Más allá de la nostalgia arcaica de los proyectos identitarios nacionales, cuando ya hemos asumido que nuestro país es un mosaico de culturas en el que como diría el sociólogo Enrique Alí Ordosgoitti (1991)4 todos somos minoría, lo que nos conmueve es la falta de algún programa que incluya una narrativa democrática y por ende cívica y electoral, que no divida entre los venezolanos de afuera y los de adentro; y que además sea proclive a construir nichos de restitución e inclusión simbólica, para aquellos que ya decidieron fabricar sus proyectos de vida en sus nuevos hogares.

Una diáspora sin comunidad política

Durante la dictadura de Pérez Jiménez los perseguidos políticos en el exilio llegaron a unos acuerdos mínimos para poder construir la Venezuela democrática, asumiendo un Programa Mínimo Común. Allí aparecían dibujados los principios económicos, políticos, jurídicos y culturales compartidos; así como el rol del Estado, los partidos y el sistema de cohabitación. A pesar de que hay liderazgos desperdigados de oposición (dentro y fuera del país) no parece que la comunicación sea efectiva y mucho menos que exista un proyecto nacional compartido. Al contrario, parece que lo único que eventualmente los une es derrocar la dictadura venezolana, lo que no ha sido suficiente para que se pongan de acuerdo en una plataforma unida como la de 2015.

Aunque no logremos un consenso sobre el chavismo, la mayor carencia de los dirigentes es que no han construido una agenda de principios que sirva como brújula para el porvenir. Intuyo que hay una lista de temáticas que nos unen a muchos. Es evidente que Venezuela no puede seguir dependiendo del petróleo, pero también es deseable que pueda producir por lo menos 4 millones de barriles diarios al recuperar el máximo de sus capacidades. El regreso de la autonomía del Banco Central, la reforma política que auspicie una segunda vuelta electoral y que obligue a los partidos a realizar primarias son métodos constitucionales para fortalecer las instituciones. Incluso, el robustecimiento del sistema parlamentario con un primer ministro podría dar una salida a la hipertrofia presidencialista que generaron los constituyentes de 1999 para satisfacer el mesianismo de Hugo Chávez.

Listado de datos:

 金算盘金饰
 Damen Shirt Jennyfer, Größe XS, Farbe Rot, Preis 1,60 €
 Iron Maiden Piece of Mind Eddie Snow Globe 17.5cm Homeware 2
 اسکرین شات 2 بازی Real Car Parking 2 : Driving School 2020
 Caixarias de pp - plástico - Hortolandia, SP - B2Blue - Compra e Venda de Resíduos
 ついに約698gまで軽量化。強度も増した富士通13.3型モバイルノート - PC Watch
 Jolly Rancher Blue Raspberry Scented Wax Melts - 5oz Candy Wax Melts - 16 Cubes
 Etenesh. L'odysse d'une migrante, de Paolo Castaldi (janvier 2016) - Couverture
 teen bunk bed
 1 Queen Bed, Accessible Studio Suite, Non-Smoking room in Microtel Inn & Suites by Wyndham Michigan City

==

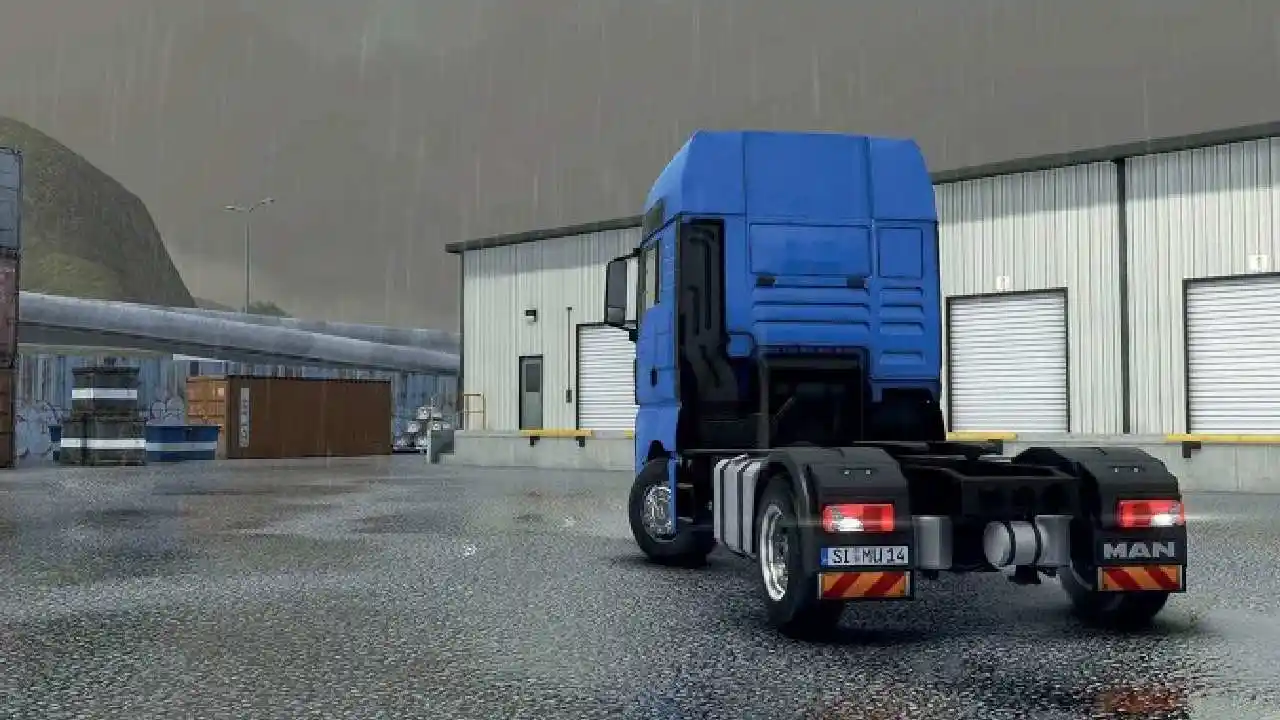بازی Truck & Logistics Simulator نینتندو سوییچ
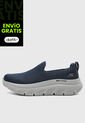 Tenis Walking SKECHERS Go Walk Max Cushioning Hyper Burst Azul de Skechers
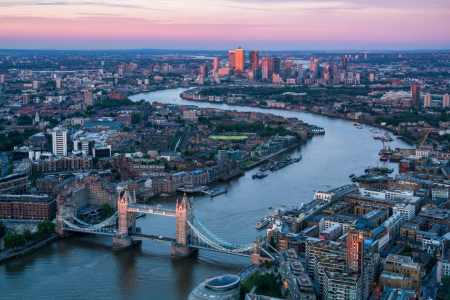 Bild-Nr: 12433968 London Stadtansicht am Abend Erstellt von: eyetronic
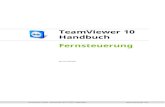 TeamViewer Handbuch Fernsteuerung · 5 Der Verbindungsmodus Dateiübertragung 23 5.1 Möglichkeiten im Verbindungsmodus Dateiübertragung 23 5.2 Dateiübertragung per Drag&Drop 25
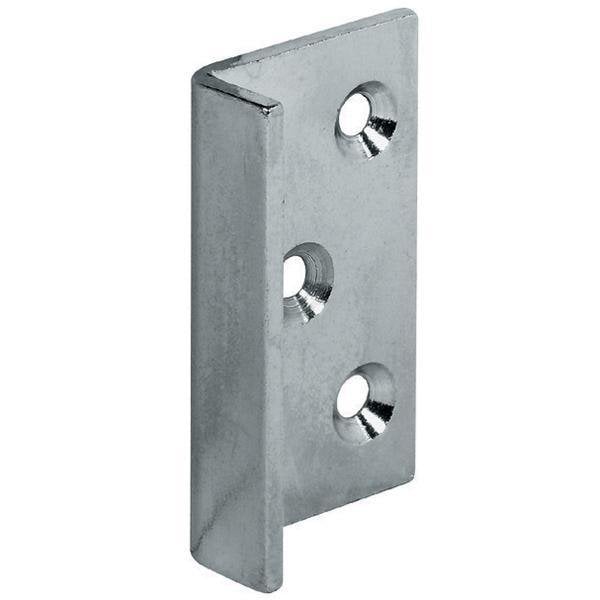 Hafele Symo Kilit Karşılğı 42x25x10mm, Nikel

Tarea asignada A:
En el texto sobre la diáspora venezolana, ¿cuántos barriles diarios de petróleo se considera deseable que Venezuela pueda producir?
Tarea asignada B:
Prosiga el texto sobre la diáspora venezolana a partir de su última oración.

Respuesta escrita A:
Por lo menos 4 millones de barriles diarios.

Respuesta escrita B:
La necesidad de suplir el déficit educativo y sanitario con un programa de incentivos que atraiga profesionales nacionales y extranjeros para que brinden salud y educación en lo inmediato, se presenta urgente. Un programa de privatizaciones que recupere la industria venezolana y brindar seguridad ciudadana y jurídica para atraer el caudal de inversiones extranjeras necesario para bajar el déficit fiscal y generar empleo que integre a los trabajadores de la robotización y la digitalización masiva que se avecina.

Probablemente la comunidad política logre unos acuerdos inmediatos alrededor de estos desafíos y no pueda construir la narrativa necesaria para recuperar el músculo democrático, cívico y electoral. Sin embargo, es mi deber solicitarlo. Sin olvidar que mientras continúe el destierro, la diáspora debería reflexionar sobre sus formas de convivencia para pasar de ser un conjunto de exiliados aislados a organizarse como colectividades solidarias, robusteciendo el tejido simbólico y cívico en común. No todos regresarán como no regresaron aquellos europeos que fundaron el Hogar Canario, el Centro Ítalo-venezolano, la Hermandad Gallega y los diversos colegios binacionales, pero tanto ellos como nosotros, los de afuera y los de adentro, sin caudillos ni heroicidades, contribuiremos a la reconstrucción nacional.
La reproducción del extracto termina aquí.